June 24 (Bloomberg) -- United Continental Holdings Inc. fell the most in four months in New York trading, leading other airlines lower, after reporting that revenue growth slowed this quarter.
The Bloomberg U.S. Airlines Index of 11 carriers tumbled 4 percent, as the Standard & Poor’s 500 and the Dow Jones Industrial Average each declined about 1 percent.
United’s revenue for each seat flown a mile in June rose about 3 percent to 4 percent, data released by the airline after the close of markets yesterday showed. The growth slowed from as much as 15 percent in May, Dan McKenzie, a Rodman & Renshaw analyst, said in a report today.

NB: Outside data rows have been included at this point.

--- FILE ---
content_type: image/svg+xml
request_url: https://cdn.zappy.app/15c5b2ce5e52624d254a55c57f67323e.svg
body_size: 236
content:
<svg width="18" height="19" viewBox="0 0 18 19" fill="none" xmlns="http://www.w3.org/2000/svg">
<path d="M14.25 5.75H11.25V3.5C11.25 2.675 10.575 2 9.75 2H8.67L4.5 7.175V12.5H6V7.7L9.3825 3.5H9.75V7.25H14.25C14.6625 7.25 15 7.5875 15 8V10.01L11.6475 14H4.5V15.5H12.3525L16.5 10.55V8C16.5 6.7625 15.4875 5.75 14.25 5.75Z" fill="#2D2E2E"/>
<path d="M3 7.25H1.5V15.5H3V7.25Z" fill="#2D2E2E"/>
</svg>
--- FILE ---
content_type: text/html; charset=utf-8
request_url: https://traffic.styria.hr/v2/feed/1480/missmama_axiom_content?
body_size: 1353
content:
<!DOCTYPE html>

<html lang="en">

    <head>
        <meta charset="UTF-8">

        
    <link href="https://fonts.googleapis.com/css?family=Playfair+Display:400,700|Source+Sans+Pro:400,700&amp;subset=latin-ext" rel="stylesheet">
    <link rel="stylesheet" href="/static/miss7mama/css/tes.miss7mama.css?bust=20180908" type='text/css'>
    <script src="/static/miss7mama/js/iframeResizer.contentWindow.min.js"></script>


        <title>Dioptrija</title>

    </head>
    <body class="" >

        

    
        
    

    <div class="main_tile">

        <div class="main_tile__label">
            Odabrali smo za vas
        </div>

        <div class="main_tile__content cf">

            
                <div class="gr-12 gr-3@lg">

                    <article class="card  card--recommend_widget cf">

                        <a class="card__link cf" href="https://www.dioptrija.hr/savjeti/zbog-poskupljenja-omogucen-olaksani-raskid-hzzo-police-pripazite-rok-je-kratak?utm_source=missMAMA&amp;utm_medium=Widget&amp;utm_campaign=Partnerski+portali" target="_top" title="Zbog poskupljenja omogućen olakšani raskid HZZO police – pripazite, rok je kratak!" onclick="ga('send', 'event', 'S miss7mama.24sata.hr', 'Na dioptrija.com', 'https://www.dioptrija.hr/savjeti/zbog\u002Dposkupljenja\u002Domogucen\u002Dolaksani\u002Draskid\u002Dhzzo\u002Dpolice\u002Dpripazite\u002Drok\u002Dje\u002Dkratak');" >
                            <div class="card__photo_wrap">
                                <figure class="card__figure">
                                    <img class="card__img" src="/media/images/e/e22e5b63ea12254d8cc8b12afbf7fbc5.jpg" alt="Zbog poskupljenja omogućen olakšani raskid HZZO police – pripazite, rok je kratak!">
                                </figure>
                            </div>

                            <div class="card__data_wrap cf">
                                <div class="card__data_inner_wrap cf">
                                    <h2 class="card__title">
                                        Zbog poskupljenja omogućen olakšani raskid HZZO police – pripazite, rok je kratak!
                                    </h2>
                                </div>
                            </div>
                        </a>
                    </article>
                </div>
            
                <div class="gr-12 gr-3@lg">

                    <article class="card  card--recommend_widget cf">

Second-quarter unit revenue will be up an estimated 9.3 percent, Chicago-based United said.
“Revenue growth has slowed, but the extent of the slowdown is still hard to measure,” Kevin Crissey, an analyst at UBS AG, said in a note to investors today.
McKenzie cut his second-quarter United earnings estimate to $1.45 a share from $1.95, while Crissey trimmed his to $1.37 from $1.62 and Gary Chase at Barclays Capital revised his to $1.38 from $1.96.
AMR Corp.’s American Airlines said today that its second-quarter revenue from each seat flown a mile probably increased 4 percent to 5 percent in its main jet operations, and as much as 5.5 percent including the American Eagle regional unit.
Revenue was reduced by about $60 million by a spring hailstorm at American’s Dallas-Fort Worth hub that damaged planes and reduced traffic following the March earthquake and tsunami in Japan, AMR said.
United fell $2.15, or 8.6 percent, to $22.99 at 4:15 p.m. in New York Stock Exchange composite trading, its biggest one-day slide since Feb. 22.
Delta Air Lines Inc. tumbled 51 cents, or 5.1 percent, to $9.43; AMR fell 41 cents, or 6.8 percent, to $5.64; US Airways Group Inc. declined 22 cents, or 2.5 percent, to $8.69; and Southwest Airlines Co. dropped 5 cents to $11.36.